The four important lines to observe for are BBBOO, BBBBO, AAAAO and AAAOO. As can be inferred from the graph, if *p>*0.85, the optimal prediction is either AAAOO, and if 0.5<*p*≤0.85, the optimal prediction is AAAAO. Symmetrically, if p<0.15, the optimal prediction is BBBOO, while if 0.15≤p<0.5, the optimal prediction is BBBBO. If the unlikely scenario of p=0.5 occurs, then the optimal prediction is either AAAAO or BBBBO.

# An Extension

After relooking at the table for Worlds Token winnings for predicting games correctly, you should be able to observe that the Token winnings are not proportionate to the number of games correctly predicted in that series. In particular, rewards for getting 2 and 3 predictions correct are undervalued, as they should be 100 and 150 respectively, instead of 60 and 79.2 respectively. This influences the overall prediction strategy as it makes one more inclined to aim to correctly predict 4 or 5 games in the series, making a 3–0 prediction greatly beneficial, as a 3–0 outcome has the highest likelihood of occurring, as compared to all the other outcomes.

So how would the results differ if the value of each correct prediction is equal? To investigate this, the reward system for correct predictions will be removed, and the number of correct predictions are counted instead. This means that if you get 1 correct prediction in a BO5 series, you get 1 point, get 2 correct predictions, you get 2 points and so on.

The same excel spreadsheet is used with the above adjustment implemented. The graph of these expected values against the corresponding *p* value is plotted once again:

Without the skewed reward system, he four same predictions still end up triumphant, even though the graph has flattened out. Now, the point of intersection between the BBBOO and BBBBO lines and the AAAOO and AAAAO lines are about *p*=0.25 and *p*=0.75 respectively instead, implying that there are now more situations where predicting a 3–0 victory is more favourable as compared to predicting a 4–0 victory.

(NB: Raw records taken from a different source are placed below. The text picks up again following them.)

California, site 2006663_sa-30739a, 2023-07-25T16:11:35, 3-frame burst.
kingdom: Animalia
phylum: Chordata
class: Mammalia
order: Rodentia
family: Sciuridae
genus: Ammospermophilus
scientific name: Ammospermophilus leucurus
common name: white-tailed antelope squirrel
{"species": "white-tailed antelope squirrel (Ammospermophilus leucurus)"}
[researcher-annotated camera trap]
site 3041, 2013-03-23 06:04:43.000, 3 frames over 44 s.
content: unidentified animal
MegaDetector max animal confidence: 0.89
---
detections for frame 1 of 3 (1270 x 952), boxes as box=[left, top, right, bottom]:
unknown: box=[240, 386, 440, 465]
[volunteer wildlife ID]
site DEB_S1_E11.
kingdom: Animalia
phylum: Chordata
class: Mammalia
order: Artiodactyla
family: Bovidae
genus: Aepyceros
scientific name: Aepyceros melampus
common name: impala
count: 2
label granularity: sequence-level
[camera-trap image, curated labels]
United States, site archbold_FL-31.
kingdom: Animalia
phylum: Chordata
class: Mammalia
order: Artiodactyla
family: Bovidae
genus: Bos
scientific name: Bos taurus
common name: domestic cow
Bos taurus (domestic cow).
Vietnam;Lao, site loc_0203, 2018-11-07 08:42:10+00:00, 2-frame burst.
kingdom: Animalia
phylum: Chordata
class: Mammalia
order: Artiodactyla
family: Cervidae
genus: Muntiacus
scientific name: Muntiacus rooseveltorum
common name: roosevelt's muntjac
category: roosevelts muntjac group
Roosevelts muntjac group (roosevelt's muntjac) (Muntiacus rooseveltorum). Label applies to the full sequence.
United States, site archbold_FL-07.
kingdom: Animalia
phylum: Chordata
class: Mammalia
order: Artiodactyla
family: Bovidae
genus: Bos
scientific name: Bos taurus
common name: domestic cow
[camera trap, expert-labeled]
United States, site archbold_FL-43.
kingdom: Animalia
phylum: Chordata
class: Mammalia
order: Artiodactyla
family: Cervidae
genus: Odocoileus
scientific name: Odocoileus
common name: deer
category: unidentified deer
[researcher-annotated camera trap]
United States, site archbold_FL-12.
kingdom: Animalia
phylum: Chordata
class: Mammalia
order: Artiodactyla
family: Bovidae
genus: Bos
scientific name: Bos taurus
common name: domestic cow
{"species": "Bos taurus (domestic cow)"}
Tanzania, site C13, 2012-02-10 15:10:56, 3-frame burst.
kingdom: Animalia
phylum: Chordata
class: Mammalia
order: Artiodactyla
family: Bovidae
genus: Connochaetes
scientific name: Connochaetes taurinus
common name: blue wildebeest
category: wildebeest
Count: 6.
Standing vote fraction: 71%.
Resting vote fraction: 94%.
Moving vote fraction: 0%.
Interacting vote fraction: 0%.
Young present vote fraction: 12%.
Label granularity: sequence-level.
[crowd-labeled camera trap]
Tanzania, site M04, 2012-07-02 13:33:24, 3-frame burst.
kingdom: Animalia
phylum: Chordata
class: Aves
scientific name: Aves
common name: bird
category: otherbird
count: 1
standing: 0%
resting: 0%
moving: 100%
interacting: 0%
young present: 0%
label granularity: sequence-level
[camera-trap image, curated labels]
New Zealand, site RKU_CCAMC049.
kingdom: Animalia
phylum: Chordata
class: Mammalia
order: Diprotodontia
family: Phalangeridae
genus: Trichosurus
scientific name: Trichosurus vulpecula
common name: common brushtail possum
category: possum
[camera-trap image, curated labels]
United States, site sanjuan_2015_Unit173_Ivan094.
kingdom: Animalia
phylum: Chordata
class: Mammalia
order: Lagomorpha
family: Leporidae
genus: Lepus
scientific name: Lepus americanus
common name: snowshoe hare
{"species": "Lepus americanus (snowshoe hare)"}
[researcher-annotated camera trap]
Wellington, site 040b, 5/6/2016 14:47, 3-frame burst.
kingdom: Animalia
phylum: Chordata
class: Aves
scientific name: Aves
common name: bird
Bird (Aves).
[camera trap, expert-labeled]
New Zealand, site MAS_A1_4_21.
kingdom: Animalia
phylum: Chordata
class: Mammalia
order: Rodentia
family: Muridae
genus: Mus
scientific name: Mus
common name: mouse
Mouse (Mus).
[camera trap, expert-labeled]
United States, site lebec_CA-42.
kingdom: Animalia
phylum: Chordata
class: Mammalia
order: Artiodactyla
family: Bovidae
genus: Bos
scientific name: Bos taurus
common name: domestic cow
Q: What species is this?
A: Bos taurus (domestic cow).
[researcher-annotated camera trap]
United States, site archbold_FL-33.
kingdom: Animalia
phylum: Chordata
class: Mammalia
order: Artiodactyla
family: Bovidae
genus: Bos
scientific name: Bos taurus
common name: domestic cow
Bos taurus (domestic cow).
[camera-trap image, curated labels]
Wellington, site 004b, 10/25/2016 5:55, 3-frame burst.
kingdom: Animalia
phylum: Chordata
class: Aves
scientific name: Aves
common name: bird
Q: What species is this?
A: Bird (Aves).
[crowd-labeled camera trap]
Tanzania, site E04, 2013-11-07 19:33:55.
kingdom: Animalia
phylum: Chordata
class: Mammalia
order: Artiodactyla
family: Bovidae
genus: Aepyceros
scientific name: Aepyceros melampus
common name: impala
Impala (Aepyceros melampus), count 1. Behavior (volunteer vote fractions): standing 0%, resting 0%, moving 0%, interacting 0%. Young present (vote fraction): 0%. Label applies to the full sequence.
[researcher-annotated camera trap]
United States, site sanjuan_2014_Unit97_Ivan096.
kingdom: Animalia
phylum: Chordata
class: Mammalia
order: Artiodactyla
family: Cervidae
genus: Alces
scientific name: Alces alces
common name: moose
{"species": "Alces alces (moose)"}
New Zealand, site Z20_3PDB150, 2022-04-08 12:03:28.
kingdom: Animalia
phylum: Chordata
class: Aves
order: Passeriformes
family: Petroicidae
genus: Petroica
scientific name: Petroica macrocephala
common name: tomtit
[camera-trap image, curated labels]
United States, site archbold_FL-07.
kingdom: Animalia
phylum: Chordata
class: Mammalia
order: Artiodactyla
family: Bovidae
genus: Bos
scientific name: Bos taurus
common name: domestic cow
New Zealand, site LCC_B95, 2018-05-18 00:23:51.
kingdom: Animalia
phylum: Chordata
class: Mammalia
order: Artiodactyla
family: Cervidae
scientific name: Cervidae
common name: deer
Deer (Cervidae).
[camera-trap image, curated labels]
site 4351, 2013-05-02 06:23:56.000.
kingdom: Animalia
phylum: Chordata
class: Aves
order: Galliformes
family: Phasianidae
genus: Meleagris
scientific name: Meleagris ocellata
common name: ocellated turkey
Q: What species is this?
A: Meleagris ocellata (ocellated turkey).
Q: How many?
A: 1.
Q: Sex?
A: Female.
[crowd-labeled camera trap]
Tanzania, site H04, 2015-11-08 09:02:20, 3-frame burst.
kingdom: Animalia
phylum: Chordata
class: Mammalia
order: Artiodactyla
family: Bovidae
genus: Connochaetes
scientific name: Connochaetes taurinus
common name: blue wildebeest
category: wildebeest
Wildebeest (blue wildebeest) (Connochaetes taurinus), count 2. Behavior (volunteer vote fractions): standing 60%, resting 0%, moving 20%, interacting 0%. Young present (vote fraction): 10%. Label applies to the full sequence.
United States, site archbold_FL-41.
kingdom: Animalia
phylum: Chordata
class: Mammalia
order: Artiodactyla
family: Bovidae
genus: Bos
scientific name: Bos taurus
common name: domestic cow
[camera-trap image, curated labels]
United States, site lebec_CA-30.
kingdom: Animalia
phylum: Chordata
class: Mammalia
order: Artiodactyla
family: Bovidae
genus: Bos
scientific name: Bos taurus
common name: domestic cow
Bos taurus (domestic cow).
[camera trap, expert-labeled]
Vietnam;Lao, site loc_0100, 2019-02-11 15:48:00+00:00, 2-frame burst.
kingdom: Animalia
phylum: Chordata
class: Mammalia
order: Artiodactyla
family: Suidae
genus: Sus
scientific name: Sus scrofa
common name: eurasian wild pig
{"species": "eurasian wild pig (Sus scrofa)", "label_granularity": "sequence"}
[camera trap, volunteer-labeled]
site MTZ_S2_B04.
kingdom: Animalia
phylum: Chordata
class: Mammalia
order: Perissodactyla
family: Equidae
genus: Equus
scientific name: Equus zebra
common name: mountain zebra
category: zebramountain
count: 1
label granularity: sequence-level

# Limitations and Future Directions

As stated at the beginning of this article, one of the important assumptions of this approach to identifying the most optimal prediction strategy in a BO5 series is that all the games are independent of each other. This ensures that the probability of the teams winning each game remains constant throughout the series, which greatly simplifies the calculation.

However, this might not be the case in the actual BO5 series. During the series, there will be short breaks given in between every game to allow the team to review the previous game, look at some of the mistakes made, and likely formulate a new strategy for the next game based on their opponent’s previous strategy. This is a crucial component of any BO5 series in most games, and it might influence the probability of winning for subsequent games.

To further refine the calculations, the dynamics of a BO5 series could be better studied, which includes the effect of these ‘review and discussion phases’. Perhaps, Worlds tournaments from the previous years could be used as a reference to find how the probability of a certain team winning changes after winning or losing their last match. That way, an algorithm can be created which takes into account this additional factor, and by integrating it with the Excel spreadsheet used above, it will allow anyone to more accurately determine the optimal prediction strategy for a BO5 series.